Until the day when we can shed them once and for all.


Jon Eastgate said...

Hi Andrew, I see where you're going with this. The logical end to this is John Lennon's hope - "Imagine all the people living life in peace". It's a good aspiration but I don't hold out any hope that a religionless world (if such was possible) will be more peaceful than one filled with religion. We have plenty of examples of secular ideologies that are every bit as violent and ruthless as radical Islam or militant Christianity.

I also wonder about the selectivity argument. I agree that we filter out the violent texts in our religions. I know I do. I make a conscious choice for an interpretation of faith that doesn't require me to stone adulterers. But you are presenting the opposite, arguing for (or against) an interpretation of faith that screens out Jesus saying "turn the other cheek" and forgive your brother seventy X seven times. Because no religion has an inerrant scripture free from internal contradictions, there's no way to have faith without making these choices. And if you reject faith you still have to make the choice, you just don't have to relate it to religious precepts.

Andrew said...

Hi Jon! Good to "see" you!

I guess it determines what one means in "arguing against". If all religion just held to the good, there would probably be little to complain about.

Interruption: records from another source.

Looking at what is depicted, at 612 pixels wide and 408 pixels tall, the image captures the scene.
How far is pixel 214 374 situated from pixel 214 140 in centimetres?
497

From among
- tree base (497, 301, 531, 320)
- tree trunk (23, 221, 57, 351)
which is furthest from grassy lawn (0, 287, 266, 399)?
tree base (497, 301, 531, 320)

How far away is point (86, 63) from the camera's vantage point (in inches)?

If I am selective, it is because I do not see any of these texts as holy... so therefore, I do not see a lot of value in a book where I have to dig through horror to find a gem.... knowing that such validation of the book itself lends power for those who are drawn to the horror.

One can find "turn the other cheek" messages from many authors, without being nested in negativity and violence. I think Thich Nhat Hanh's book "Teachings on Love" can at least equal the bible when it comes to loving others, and it does so free of having to choose to ignore the bad bits.

I think the morals of modern people are superior to those of ancient time... we have the advantage of perspective. Why put their words at the fulcrum of our growth edge? I don't see secularism as inherently superior, but I think we could make better progress if we sought out more credible voices.

Jon Eastgate said...

Nice to be here - I've had a really busy 6 months so not much time for reading blogs but hey, it's January which is summer holidays here.

"The morals of modern people are superior to those of ancient time" is an interesting statement. We are rapidly trashing the planet and thousands of children die each day of preventable illnesses, not to mention wars waged by people of all and no faiths.

I've been thinking lately that modern Western people (Christian or not) worship at the altar of Progress and this faith requires child sacrifice - some children right now and also the sacrifice of our own children as we prioritise present wealth over sustainability. It's a gloomy thought but the evidence is mounting that that's what we're doing and there doesn't seem to be much collective momentum to change it.

Andrew said...

I don't see our present moral code as having arrived. I have no doubt that 200 years from now, people will look at us a bit as moral idiots on the issues you raise. However, the moral issues you raise are relatively new in the human experience.

As we look at some of the middle eastern practices of public flogging, beheadings, imprisonment and torture for going against the religion... we have to remember that this is the tone much of the bible was written in... as I do not look to Middle Eastern countries to be on the moral edge of civil advancement, so do I not look to the bible.

And we have advanced morally. Just in my lifetime. Sexism, racism, and violence that were normal 50 years ago is completely unthinkable now.

The stats say we are getting better all the time... now we just need to see if our environmental morality will evolve quick enough to keep us from wiping ourselves out. :)

Daniel Mower said...

Religion is violent in other ways, in that it creates an environment where people who don't fit in with the group (i.e. Homosexuals, doubters, etc.), do harm to themselves. This happens frequently and more especially when religions make absolute truth claims that put an individual (for the mere fact of existing) at odds with the religion's doctrine and their definition of god.